[Dataset entries]
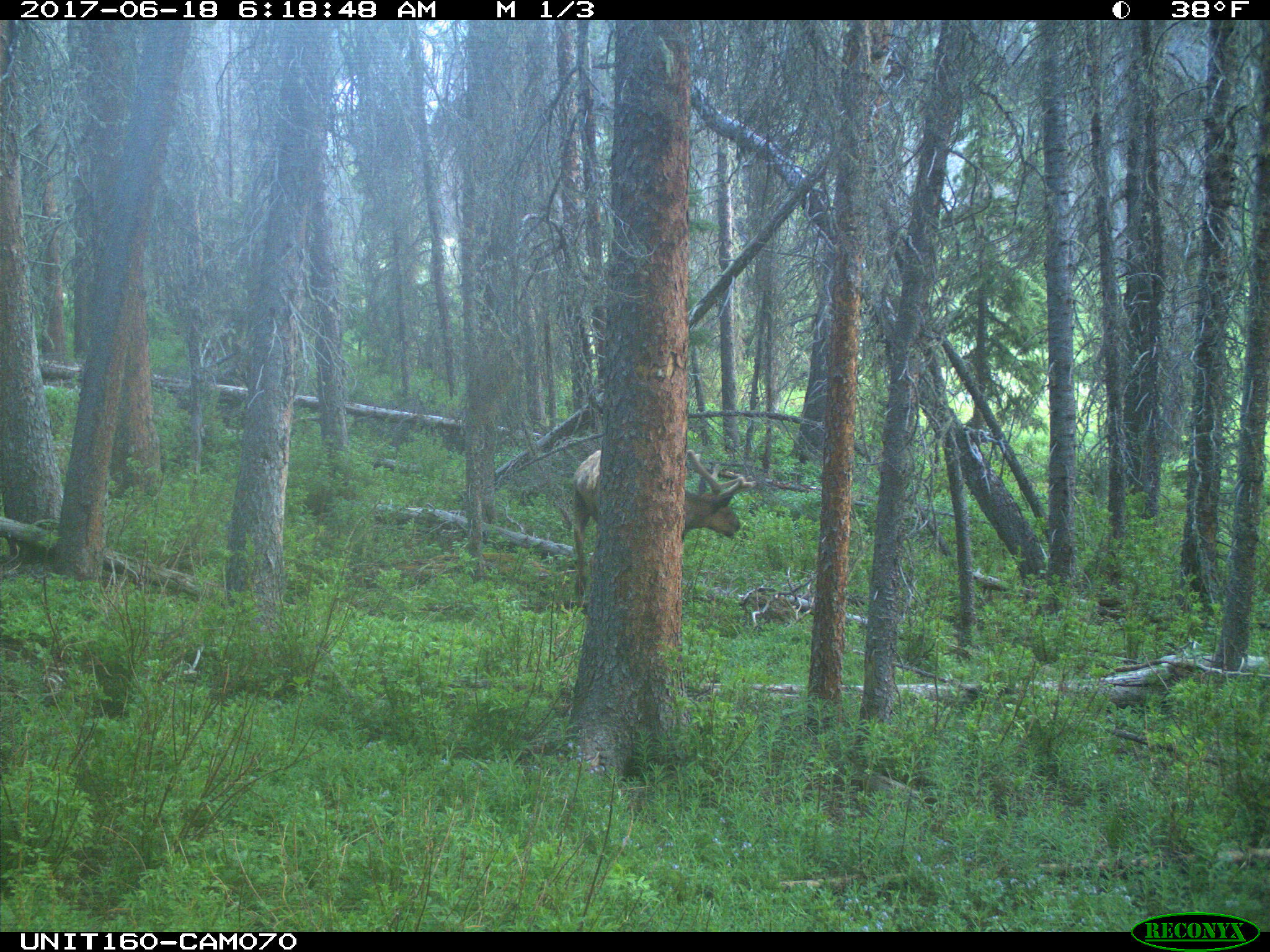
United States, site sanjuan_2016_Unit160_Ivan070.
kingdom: Animalia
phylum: Chordata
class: Mammalia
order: Artiodactyla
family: Cervidae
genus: Cervus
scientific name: Cervus elaphus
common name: red deer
Cervus elaphus (red deer).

» ACTIVITY
Write the data above out exactly. Leave out any pictures.

» ANSWER BELOW
United States, site sanjuan_2016_Unit160_Ivan070.
kingdom: Animalia
phylum: Chordata
class: Mammalia
order: Artiodactyla
family: Cervidae
genus: Cervus
scientific name: Cervus elaphus
common name: red deer
Cervus elaphus (red deer).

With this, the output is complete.